Kirsten Bilting García y Marcos María Lázaro
PUBLIC LAW DIVISION
Graduate in Law from the Complutense University of Madrid, Master’s Degree in Access to the Legal Profession and Digital Law from IE Law School. Member of the Public and Real Estate Law Division at Bufete Barrilero y Asociados.
K.bilting@barrilero.es · LinkedIn: http://linkedin.com/in/kirsten-bilting
Tokenization consists of converting a real asset into a token—in other words, creating a digital representation of that asset. Thus, for example, a high-value work of art can be tokenized to enable the online purchase and sale of its digital representation as if it were a share on the stock market.
In recent years, tokenization has become one of the main innovations in the real estate sector. In contrast to an environment traditionally characterized by high-value transactions, low liquidity and complex financing processes, this model makes it possible to economically split a project without altering ownership of the property. For developers, it represents a more direct and flexible source of financing; and for investors, it drastically reduces the entry barrier, allowing participation in high-value assets starting from amounts that, in some cases, range between €100 and €200.

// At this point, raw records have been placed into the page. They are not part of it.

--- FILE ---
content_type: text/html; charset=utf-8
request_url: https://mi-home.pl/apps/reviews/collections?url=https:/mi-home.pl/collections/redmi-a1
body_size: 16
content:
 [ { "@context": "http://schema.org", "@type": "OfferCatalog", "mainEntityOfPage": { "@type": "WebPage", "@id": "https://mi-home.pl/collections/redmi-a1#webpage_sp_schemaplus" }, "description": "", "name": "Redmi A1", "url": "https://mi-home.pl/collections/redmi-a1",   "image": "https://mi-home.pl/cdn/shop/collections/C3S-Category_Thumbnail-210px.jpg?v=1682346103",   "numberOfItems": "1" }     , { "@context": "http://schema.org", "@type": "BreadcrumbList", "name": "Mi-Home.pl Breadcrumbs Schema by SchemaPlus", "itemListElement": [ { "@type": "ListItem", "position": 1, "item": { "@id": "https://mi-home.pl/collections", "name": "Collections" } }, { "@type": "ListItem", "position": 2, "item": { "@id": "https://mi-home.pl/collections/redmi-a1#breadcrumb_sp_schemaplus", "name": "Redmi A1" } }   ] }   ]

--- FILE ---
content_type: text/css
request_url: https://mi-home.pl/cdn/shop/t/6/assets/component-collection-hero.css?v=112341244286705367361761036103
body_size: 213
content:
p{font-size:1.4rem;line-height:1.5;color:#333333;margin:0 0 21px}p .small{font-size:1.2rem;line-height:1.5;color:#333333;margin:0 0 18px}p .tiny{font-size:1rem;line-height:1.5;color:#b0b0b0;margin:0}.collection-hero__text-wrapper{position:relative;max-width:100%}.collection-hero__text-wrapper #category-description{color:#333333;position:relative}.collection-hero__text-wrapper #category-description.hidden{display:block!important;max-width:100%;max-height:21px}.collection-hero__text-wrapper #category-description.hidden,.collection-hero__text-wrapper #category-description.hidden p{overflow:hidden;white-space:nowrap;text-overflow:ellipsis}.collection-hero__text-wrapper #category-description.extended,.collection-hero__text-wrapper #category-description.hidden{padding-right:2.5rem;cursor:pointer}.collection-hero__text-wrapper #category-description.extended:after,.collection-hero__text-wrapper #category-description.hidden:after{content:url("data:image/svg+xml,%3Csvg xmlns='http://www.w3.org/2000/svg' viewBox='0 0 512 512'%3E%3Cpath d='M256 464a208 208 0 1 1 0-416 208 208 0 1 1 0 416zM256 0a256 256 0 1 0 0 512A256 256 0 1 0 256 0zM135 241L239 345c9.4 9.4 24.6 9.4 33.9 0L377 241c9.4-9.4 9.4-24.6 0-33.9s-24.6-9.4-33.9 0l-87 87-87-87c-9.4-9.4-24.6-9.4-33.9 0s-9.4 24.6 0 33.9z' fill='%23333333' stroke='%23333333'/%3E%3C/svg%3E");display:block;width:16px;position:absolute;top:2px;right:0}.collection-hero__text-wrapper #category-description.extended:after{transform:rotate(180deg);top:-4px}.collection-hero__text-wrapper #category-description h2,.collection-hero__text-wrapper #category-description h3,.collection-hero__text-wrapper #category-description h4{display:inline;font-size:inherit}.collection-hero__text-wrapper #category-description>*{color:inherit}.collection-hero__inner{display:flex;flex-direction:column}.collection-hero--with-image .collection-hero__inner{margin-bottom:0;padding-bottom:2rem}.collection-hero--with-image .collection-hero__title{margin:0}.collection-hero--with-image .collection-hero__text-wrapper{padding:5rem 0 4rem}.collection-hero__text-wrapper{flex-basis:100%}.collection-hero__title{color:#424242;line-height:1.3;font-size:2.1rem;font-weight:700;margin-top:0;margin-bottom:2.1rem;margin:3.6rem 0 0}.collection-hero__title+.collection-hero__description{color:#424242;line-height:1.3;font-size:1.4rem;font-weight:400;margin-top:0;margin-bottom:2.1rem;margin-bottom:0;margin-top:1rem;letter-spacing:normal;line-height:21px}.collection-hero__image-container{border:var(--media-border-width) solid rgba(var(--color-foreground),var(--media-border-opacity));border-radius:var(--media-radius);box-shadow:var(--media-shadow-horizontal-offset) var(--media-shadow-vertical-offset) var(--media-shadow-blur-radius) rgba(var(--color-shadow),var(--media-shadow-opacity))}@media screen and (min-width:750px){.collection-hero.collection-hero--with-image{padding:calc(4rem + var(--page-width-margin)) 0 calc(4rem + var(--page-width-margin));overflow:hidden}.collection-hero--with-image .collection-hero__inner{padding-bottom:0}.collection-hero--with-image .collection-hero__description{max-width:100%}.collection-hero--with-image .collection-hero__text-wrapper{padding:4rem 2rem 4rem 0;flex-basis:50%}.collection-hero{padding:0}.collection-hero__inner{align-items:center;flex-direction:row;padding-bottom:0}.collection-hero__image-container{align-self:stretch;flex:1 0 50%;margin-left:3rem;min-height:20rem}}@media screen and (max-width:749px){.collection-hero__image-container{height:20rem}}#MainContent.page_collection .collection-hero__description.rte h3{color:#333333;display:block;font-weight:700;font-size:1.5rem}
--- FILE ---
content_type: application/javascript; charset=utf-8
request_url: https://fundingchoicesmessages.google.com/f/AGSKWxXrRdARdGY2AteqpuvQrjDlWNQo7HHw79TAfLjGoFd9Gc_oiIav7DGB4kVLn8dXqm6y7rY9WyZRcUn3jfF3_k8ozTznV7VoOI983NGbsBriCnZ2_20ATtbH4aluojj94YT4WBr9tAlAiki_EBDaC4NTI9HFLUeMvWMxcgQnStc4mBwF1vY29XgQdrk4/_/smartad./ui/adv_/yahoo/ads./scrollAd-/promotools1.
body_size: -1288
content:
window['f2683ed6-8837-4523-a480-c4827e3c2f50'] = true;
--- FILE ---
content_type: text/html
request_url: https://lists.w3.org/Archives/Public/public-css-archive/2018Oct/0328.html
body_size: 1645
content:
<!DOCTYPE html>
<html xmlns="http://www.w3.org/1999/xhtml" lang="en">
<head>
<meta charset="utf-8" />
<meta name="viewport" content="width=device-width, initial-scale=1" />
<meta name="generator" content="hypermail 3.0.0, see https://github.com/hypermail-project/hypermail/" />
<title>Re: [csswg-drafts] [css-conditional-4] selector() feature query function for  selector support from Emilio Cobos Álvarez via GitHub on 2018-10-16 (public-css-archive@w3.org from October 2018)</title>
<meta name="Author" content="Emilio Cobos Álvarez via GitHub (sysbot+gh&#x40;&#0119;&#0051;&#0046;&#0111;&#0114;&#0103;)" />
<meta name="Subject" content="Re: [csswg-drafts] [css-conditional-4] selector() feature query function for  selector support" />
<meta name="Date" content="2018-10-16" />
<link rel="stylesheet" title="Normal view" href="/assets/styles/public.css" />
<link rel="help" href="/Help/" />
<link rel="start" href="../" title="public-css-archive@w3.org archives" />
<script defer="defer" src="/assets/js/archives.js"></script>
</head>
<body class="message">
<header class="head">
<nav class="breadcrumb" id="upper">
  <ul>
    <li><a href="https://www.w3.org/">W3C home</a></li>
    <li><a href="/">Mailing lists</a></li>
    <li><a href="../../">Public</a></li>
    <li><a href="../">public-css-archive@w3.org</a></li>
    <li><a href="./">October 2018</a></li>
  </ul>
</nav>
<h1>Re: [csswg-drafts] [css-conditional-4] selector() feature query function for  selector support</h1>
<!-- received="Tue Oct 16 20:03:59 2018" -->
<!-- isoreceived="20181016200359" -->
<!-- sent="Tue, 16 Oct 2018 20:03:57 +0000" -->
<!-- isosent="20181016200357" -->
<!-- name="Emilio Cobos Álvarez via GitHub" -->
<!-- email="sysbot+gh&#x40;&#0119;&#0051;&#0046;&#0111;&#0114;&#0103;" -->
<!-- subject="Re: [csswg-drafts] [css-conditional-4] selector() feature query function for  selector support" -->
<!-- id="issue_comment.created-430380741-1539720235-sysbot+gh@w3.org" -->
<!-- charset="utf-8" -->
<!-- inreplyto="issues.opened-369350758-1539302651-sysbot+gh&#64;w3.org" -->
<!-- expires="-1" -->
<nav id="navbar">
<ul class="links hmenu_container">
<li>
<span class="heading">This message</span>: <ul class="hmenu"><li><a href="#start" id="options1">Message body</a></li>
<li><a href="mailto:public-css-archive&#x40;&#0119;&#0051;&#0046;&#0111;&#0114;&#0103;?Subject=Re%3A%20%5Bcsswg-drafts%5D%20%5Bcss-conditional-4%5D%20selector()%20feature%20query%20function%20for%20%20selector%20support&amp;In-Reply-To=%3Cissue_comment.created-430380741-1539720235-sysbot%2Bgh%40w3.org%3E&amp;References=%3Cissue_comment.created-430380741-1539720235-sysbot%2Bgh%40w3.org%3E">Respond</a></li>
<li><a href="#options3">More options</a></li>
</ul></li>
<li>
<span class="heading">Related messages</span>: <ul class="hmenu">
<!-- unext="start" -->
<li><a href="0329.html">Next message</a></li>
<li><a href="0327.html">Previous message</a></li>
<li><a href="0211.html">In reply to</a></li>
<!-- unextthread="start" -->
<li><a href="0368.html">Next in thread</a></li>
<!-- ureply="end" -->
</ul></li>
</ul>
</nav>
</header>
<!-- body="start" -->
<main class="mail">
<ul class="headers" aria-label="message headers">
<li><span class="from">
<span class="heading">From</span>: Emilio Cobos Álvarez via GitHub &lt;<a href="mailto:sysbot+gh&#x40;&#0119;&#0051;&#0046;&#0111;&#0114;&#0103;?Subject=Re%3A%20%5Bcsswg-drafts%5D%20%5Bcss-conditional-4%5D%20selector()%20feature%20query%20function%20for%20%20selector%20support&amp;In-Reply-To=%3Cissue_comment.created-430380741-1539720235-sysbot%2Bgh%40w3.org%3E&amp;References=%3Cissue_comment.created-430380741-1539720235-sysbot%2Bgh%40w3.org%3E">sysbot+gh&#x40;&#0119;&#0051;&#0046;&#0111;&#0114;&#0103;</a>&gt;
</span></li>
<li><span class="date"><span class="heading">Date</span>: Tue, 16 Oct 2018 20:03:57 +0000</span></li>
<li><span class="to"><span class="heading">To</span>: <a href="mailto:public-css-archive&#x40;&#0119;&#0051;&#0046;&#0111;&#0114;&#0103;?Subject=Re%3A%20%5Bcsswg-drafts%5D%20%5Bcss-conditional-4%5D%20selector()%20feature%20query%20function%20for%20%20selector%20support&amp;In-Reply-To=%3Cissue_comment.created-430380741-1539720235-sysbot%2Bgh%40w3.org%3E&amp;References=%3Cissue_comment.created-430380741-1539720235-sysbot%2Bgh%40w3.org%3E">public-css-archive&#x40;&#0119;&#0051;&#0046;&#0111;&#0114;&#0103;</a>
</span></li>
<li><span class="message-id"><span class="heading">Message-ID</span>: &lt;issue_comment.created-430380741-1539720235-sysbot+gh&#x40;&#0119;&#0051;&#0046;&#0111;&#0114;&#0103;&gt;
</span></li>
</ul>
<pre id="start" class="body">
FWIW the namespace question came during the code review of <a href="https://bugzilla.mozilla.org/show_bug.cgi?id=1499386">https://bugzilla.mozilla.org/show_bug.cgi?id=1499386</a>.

Real estate tokenization digitally represents, through tokens, economic rights linked to a property. These tokens in the real estate sector are classified as security tokens due to their financial nature. It is not the ownership of the property that is tokenized, but the instrument granting access to economic flows—rents, interest, or capital gains. Put simply: just as a share represents an aliquot part of a company and can be
transferred without affecting the company’s activity, a token represents an economic stake in a real estate project and can be bought or sold without modifying ownership of the underlying property.
In real estate, security tokens are generally divided into two major categories: equity tokens and debt tokens. The difference lies in the nature of the economic right they incorporate.
On the one hand, equity tokens allow the property to be integrated into a special-purpose vehicle whose shares are digitally divided. The investor acquires an economic percentage of the project and participates in the income derived from its operation and its final revaluation. For example, if a company owns a property valued at €500,000, it may issue 5,000 tokens representing the company’s shares, thus allowing flexible entry into the capital. This enables investors to access the project with small amounts, without the high outlay traditionally required in real estate investments.
On the other hand, debt tokens are used to finance acquisitions, renovations or project developments. The developer issues a financial instrument and divides it into multiple tokens representing a credit right with an agreed interest rate and set maturity. Thus, a €200,000 loan can be split into 2,000 tokens of €100, enabling each investor to receive a fixed pre-agreed return. This model can also offer tax efficiencies for developers by avoiding certain costs associated with traditional guarantees or mortgage structures.
Both models are already being applied in major international transactions. One of the most cited examples is the tokenization of the St. Regis Aspen Resort (USA), where equity tokens representing a special-purpose vehicle owning the hotel were issued, raising USD 18 million under a regulated framework.
In Spain, the first real-estate debt tokenization took place in 2020 to finance the renovation of a building in Barcelona. The transaction allowed investors to acquire tokens entitling them to a 7% annual interest and the possibility of trading them on a secondary market, demonstrating the usefulness of the model for financing needs that traditional banks seldom meet.
Based on transactions like these, several platforms have been developed in Spain which, without altering the property’s registry ownership, enable investments through security tokens. Their operation varies depending on the type of project, but they generally follow two main models: platforms oriented toward short-term operations—such as acquisitions, renovations, and quick resales—which structure financing through debt tokens with low entry tickets; and others with a more long-term, asset-management approach, integrating the property into a special-purpose vehicle and issuing equity tokens so investors can participate in periodic rents and the final appreciation of the asset. There are also platforms aimed at more sophisticated investors that combine both instruments in complex projects or prime locations, with higher minimum investments.
Although each model addresses different economic needs, they all share an essential element: they have opened access to real estate investment to previously excluded profiles and have provided developers with new financing pathways complementing traditional banking.
For all these reasons, tokenization represents a truly revolutionary change in the real estate market: it transforms how investment in real assets is structured, financed and accessed, introducing unprecedented liquidity and flexibility into a historically rigid sector. While it does not replace traditional structures, it decisively complements them, allowing the investment to be split, participations to be transferred more easily and dependence on bank financing to be reduced through more dynamic and accessible mechanisms.
In short, this advancement is enabling new ways of understanding economic participation in a property, opening the door to previously excluded investors and promoting the entry of international capital through digitalized and efficient structures. The scale of the change is already measurable: according to Boston Consulting, the global market for tokenization of real-world assets will reach USD 16 billion by 2030,
with annual growth of 63%, confirming that this is not a passing trend but a structural transformation that will continue reshaping the sector in the coming years.